DocuSign is a California-based company that helps businesses manage their documents electronically. The company has benefitted a lot from the pandemic situation but as soon as the economy reopened and people started going back to their offices the DocuSign stock started facing a significant reduction in growth and ended up losing more than 80% of its value. Despite that, the stock is worth buying as it is a pioneer in the digital signature technology sector. Further, its collaborative features in digital documents and its use of artificial intelligence for analyzing a document and flagging potential risks on problematic clauses or opportunities can largely drive its future progress.

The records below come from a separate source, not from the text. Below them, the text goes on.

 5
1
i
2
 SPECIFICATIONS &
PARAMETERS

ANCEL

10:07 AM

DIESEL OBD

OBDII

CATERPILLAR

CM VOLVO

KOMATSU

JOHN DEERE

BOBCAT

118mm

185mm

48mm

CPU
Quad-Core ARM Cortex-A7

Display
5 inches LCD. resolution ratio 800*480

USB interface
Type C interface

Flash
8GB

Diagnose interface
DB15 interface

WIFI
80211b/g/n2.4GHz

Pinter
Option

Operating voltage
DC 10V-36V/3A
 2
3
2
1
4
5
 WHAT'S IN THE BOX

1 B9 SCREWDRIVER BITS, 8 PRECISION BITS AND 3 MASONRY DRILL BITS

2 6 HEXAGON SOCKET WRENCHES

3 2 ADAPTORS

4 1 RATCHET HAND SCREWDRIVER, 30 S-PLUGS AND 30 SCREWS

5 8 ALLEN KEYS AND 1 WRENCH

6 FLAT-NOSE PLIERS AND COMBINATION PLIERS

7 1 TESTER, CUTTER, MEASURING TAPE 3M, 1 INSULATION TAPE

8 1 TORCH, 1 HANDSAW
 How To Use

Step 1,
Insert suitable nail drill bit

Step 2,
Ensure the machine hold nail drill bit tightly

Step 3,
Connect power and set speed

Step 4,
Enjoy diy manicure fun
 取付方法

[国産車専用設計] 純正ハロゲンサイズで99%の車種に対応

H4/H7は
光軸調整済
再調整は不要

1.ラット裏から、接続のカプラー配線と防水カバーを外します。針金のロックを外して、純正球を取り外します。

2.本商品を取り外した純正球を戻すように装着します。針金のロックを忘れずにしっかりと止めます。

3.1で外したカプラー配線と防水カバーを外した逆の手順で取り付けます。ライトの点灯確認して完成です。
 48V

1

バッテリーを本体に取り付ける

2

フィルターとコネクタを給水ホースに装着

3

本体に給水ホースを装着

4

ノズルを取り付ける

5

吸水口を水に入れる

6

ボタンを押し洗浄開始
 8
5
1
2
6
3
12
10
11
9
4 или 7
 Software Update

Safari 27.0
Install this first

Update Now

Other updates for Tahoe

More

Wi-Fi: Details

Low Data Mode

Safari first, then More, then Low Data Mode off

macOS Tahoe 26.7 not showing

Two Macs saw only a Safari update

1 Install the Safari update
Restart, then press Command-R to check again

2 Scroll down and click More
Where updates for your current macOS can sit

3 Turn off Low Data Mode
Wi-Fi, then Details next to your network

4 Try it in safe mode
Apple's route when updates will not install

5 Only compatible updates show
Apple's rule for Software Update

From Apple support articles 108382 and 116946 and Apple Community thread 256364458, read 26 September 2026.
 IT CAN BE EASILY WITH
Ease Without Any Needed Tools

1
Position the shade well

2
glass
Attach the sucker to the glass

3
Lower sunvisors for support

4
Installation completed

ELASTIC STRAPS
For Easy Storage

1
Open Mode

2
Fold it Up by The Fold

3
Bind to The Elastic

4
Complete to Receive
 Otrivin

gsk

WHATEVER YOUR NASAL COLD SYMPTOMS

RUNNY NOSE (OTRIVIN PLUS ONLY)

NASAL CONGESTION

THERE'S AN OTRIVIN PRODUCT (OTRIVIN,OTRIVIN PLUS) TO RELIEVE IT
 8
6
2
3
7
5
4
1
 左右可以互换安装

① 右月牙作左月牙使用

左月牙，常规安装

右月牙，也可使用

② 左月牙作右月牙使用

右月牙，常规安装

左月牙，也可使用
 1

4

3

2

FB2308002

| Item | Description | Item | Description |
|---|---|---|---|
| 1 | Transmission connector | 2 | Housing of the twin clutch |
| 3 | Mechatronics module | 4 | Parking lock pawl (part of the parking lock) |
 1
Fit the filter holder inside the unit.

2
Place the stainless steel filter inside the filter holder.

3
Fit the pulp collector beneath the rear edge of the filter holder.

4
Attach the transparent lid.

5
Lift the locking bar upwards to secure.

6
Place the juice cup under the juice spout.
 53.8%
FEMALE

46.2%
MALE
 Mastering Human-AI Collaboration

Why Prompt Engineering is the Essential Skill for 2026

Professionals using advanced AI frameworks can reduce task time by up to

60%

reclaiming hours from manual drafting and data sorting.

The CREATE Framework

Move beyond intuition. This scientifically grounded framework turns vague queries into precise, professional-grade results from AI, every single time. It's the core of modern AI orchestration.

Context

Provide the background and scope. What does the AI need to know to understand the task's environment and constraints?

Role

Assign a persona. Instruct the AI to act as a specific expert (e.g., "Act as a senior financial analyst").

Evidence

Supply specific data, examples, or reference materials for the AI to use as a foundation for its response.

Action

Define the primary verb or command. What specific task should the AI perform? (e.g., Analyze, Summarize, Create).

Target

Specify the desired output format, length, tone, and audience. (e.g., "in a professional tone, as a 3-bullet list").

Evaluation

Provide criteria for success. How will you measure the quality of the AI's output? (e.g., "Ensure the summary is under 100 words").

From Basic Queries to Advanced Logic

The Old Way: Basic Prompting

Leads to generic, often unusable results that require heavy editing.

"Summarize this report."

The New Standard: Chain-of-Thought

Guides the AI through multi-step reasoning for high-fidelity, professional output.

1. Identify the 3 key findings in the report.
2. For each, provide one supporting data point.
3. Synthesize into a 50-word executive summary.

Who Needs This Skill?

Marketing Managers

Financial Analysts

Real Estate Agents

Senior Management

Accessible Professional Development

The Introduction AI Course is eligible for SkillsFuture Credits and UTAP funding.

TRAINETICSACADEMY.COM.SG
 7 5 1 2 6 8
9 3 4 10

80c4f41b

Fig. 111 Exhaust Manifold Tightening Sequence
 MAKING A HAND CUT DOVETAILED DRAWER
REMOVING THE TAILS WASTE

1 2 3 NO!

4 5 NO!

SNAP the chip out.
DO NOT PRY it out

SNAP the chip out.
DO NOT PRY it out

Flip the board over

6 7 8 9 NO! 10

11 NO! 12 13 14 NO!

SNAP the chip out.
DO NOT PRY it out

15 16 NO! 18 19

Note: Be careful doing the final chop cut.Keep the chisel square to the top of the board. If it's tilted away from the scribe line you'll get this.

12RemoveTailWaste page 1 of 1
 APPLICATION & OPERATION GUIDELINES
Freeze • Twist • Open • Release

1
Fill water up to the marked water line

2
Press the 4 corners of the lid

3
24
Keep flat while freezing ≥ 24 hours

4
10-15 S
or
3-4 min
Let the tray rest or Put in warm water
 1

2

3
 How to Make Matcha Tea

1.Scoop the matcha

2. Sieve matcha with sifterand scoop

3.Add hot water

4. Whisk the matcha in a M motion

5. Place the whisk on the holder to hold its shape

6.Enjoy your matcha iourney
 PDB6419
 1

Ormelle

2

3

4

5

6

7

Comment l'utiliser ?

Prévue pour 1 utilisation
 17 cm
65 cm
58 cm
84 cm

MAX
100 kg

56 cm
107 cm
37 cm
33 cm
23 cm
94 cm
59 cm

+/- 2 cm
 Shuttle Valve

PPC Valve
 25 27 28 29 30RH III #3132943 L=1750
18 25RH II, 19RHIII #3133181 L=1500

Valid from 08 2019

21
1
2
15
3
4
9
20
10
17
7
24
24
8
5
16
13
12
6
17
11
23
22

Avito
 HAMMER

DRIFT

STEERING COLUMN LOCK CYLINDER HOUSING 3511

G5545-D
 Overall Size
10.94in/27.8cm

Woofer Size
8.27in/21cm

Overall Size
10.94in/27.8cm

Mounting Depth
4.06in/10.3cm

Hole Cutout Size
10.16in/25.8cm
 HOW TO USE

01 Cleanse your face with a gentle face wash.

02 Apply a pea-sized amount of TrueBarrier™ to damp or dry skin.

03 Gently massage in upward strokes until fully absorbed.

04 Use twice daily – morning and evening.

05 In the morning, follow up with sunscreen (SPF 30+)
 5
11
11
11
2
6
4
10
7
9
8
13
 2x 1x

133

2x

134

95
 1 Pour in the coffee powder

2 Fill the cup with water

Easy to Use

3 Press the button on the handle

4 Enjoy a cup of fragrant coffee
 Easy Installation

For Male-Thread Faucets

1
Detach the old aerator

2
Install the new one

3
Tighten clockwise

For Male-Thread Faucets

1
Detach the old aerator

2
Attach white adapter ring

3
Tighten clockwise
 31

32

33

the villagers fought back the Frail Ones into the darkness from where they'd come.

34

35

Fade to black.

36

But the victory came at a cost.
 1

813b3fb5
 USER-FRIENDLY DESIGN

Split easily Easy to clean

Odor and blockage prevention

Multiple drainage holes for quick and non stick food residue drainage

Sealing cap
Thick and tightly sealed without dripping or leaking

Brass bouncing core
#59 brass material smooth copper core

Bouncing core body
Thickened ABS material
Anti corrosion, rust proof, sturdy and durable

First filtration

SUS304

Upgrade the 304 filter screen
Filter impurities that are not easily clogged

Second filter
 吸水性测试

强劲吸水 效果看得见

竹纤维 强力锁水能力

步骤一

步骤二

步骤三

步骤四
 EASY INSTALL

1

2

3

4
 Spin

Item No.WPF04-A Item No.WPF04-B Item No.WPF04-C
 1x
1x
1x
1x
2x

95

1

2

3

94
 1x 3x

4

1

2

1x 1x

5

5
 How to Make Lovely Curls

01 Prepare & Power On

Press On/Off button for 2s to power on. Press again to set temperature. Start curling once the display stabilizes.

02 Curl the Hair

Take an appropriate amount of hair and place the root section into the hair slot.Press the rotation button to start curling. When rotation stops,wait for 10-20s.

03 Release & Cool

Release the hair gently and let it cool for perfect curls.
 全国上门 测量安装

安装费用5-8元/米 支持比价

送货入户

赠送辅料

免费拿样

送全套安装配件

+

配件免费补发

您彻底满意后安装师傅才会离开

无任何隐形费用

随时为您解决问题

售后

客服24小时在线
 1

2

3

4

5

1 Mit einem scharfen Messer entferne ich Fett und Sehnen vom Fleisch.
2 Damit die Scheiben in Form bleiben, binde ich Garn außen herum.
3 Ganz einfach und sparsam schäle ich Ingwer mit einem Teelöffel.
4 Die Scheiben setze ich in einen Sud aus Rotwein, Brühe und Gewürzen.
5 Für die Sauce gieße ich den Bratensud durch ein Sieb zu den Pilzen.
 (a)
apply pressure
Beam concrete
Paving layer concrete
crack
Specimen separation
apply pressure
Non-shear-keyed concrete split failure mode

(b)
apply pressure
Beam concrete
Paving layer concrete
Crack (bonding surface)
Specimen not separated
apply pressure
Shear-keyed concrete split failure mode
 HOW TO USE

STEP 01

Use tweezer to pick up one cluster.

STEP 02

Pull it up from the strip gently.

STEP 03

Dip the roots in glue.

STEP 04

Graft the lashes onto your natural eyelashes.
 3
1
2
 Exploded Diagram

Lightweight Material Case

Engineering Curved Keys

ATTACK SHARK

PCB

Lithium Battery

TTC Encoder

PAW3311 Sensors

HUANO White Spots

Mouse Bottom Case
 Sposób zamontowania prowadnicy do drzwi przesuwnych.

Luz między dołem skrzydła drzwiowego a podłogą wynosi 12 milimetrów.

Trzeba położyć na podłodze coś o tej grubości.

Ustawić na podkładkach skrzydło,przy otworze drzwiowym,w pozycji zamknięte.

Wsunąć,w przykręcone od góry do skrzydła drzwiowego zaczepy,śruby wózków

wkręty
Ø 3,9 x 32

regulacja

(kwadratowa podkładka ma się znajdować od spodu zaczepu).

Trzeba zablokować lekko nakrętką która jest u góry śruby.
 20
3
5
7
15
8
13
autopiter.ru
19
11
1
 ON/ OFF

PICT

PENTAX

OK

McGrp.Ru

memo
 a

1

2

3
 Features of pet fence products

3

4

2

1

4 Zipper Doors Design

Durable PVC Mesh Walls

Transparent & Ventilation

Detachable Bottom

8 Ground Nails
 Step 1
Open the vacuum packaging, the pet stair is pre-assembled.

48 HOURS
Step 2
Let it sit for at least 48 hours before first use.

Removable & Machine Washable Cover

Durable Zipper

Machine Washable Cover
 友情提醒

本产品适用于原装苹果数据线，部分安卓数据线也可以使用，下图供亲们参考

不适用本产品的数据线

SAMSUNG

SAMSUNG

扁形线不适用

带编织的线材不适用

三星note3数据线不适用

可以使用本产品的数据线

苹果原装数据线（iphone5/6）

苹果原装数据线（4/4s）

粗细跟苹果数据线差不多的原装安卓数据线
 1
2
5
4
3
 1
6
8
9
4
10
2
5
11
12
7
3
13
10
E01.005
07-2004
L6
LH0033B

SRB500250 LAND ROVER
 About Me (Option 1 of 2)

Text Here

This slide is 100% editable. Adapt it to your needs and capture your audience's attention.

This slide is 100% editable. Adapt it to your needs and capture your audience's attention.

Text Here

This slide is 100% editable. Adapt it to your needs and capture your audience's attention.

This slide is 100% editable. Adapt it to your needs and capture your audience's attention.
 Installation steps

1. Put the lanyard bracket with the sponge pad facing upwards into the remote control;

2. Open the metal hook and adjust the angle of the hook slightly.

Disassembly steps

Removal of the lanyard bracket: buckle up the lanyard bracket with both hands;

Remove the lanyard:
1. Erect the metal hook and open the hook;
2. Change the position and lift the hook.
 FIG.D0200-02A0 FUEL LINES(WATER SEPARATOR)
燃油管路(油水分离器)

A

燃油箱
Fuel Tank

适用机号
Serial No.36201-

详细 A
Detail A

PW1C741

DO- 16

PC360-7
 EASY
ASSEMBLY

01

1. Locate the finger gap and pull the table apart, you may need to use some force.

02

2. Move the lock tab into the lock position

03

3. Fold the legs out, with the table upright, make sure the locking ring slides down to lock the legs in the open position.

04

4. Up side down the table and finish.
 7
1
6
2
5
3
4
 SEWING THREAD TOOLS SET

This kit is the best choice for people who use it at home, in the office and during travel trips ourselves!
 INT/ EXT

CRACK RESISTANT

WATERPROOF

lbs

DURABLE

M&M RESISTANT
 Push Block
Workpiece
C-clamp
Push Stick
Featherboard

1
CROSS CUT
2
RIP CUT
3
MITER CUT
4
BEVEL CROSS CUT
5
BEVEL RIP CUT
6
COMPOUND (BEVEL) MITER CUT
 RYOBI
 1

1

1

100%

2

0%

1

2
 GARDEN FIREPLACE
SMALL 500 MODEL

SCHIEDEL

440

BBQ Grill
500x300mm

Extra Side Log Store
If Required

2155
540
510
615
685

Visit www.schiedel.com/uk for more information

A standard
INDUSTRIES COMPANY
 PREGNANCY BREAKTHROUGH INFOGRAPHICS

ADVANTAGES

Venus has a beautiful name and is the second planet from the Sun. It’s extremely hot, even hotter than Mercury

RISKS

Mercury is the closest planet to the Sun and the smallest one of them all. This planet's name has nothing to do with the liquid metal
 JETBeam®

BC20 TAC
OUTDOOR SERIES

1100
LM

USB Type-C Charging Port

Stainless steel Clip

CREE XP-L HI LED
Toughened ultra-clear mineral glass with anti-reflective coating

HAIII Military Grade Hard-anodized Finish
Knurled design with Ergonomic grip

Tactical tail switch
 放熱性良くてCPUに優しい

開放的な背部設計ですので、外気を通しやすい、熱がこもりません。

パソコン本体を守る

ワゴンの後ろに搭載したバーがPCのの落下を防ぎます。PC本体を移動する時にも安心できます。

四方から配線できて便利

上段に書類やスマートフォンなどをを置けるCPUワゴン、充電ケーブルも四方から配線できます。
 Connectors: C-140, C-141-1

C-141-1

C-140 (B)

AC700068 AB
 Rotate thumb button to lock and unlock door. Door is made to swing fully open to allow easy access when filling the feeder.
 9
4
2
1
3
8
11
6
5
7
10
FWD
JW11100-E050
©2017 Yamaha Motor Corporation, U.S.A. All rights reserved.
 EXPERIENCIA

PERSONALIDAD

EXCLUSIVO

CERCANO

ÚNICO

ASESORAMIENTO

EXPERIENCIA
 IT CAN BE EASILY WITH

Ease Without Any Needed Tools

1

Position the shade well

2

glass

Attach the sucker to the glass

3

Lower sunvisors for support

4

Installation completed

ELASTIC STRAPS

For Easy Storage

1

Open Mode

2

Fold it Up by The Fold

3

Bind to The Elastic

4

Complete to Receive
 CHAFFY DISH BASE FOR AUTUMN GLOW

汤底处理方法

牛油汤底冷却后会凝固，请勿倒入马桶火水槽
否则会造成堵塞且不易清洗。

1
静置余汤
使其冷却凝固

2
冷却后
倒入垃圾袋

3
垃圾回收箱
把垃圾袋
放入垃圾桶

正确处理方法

- Under Armour is a Washington-based sports equipment manufacturer that deals with footwear, and sports and casual apparel items. After facing several unexpected challenges and delivering disappointing quarterly results the company had become one of the biggest underperformers in the market. Precisely, Under Armour is now more than 66% down from its 52-week high and from June 21 onwards shall be moved to the S&P midcap 400. However, the stock is extremely cheap now and the transformations it has been making like reducing the number of products offered to streamline its portfolio might help the company in improving its margin levels in the coming times.
- Align Technology manufactures 3D digital scanners and Invisalign clear aligners that are used in orthodontics. The stock has fallen 66% from its 52-week highs followed by the increasing levels of competition in the market and the weak demand for its products over the past two quarters. Notably, the company’s revenues, EBITDA as well as earnings per share recently have been quite alluring and the stock is also trading at a cheaper valuation than many of its peers. Further, the headwinds it has been facing these days are manageable to quite some extent. Therefore, in the coming years, Align Technology might deliver strong returns however, those might not be as outstanding as it did a couple of years back.